# Planer Stand



## Hunter (May 10, 2012)

I just got a new planer (DW 735) and I am planning on building a stand for it. I was wondering what people recommend for the height of the stand.

I don't want it too tall, because that's a lot of weight to put up very high. But I also don't want to have to bend over a lot to feed wood through.

The stand that Dewalt manufactures is about 30" high. Is that about right for most people?

Hunter


----------



## Burb (Nov 30, 2012)

Have you thought of building a flip top stand? There are several member (myself included) that have but them. And they seem to work great for planers. Here a good link to check them out: http://www.woodworkingtalk.com/f13/flip-top-tool-stand-48797/


----------



## Dave Paine (May 30, 2012)

Hunter said:


> I don't want it too tall, because that's a lot of weight to put up very high. But I also don't want to have to bend over a lot to feed wood through.

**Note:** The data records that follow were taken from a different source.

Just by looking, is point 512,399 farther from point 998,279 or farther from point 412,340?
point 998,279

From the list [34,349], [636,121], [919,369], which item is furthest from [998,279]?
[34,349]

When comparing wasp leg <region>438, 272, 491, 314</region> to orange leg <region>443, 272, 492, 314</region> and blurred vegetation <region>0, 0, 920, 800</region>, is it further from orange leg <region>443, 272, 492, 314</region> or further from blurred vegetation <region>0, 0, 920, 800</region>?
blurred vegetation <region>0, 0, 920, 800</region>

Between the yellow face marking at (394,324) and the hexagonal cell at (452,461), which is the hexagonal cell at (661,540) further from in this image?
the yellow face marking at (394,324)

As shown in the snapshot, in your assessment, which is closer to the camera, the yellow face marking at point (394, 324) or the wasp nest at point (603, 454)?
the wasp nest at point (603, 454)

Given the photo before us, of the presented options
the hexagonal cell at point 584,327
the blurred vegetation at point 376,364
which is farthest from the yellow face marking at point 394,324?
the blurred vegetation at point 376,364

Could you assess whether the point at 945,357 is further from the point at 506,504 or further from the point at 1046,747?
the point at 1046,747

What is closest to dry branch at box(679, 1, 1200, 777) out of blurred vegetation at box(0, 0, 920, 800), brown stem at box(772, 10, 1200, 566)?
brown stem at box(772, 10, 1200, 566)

You answered your own question. Make a stand which is a height which does not require you to bend over.

A stand should be customised to your own height.


----------



## Improv (Aug 13, 2008)

Hunter said:


> The stand that Dewalt manufactures is about 30" high. Is that about right for most people?

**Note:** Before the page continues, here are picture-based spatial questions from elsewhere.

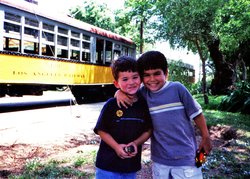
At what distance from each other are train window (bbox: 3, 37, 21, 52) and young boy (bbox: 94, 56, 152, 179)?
843 cm

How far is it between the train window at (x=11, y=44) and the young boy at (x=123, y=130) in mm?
8431

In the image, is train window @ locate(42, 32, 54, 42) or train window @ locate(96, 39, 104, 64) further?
train window @ locate(96, 39, 104, 64)

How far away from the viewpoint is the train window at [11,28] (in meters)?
9.36

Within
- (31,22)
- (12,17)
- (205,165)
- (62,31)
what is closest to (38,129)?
(205,165)

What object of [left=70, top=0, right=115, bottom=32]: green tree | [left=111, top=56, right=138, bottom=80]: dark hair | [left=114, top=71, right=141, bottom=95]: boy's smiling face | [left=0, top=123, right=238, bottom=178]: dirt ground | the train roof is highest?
[left=70, top=0, right=115, bottom=32]: green tree

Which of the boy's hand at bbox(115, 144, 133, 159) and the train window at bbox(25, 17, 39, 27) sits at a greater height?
the train window at bbox(25, 17, 39, 27)

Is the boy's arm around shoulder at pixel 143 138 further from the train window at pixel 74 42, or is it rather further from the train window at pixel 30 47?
the train window at pixel 74 42

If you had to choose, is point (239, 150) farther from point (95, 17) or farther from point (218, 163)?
point (95, 17)

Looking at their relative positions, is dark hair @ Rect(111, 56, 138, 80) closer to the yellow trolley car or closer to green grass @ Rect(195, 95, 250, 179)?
green grass @ Rect(195, 95, 250, 179)

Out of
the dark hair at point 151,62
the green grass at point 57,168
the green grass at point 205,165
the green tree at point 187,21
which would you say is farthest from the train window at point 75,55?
the dark hair at point 151,62

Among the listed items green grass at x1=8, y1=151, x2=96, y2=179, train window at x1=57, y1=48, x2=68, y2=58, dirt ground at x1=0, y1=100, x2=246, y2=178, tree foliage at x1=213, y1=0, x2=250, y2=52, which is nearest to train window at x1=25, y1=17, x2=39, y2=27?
train window at x1=57, y1=48, x2=68, y2=58

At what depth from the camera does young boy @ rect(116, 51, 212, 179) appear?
220cm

The working height should be above your waist and below your elbow. My preference is slightly below my belly button. I would ignore what is right for most people and focus on what is right for you, unless you are running a woodworking club with community tools.

Regards,
Steve


----------



## ryan50hrl (Jun 30, 2012)

Here's a link to my build thread....I also have a DW735 which I recently built a stand for. There are photos....and dimensioned plans in my thread. 

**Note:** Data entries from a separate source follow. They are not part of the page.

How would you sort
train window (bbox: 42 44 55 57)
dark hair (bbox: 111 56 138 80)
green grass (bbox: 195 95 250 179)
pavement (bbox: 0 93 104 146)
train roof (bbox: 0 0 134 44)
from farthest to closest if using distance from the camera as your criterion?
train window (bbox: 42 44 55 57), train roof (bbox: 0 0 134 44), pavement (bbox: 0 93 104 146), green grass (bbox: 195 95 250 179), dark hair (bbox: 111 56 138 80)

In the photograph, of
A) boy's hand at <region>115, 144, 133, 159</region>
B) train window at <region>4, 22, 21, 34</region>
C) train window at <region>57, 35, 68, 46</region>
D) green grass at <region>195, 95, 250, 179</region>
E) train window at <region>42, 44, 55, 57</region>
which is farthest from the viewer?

http://www.woodworkingtalk.com/f13/planer-stand-47197/


----------



## Pirate (Jul 23, 2009)

Build it as high as comfortable. As long as the bottom of the stand is wide enough.
I bought the 450# planer in the picture, and was worried about the base, and it tipping over. I can to find out, I can't tip it over if I tried. Of course it weighs a lot.
It has 4 swivel casters, without locks, and doesn't move when used.
With a lighter planner, adding weight to the base might help.


----------



## Joeb41 (Jun 23, 2012)

Great planer, I love mine. I went with the flip stand so it slides under a bench when not in use. It also becomes a outfeed table for the table saw. The stand is 30" high and that works for my 5'-9" height.


----------



## Pirate (Jul 23, 2009)

Joeb41 said:


> Great planer, I love mine. I went with the flip stand so it slides under a bench when not in use. It also becomes a outfeed table for the table saw. The stand is 30" high and that works for my 5'-9" height.


Hmmmm. Never thought of putting my planner on a flip stand. I guess my Ubisaw, plus a little extra weight, might balance it out.
Oh, wait, your talking about the DW735. Lol


----------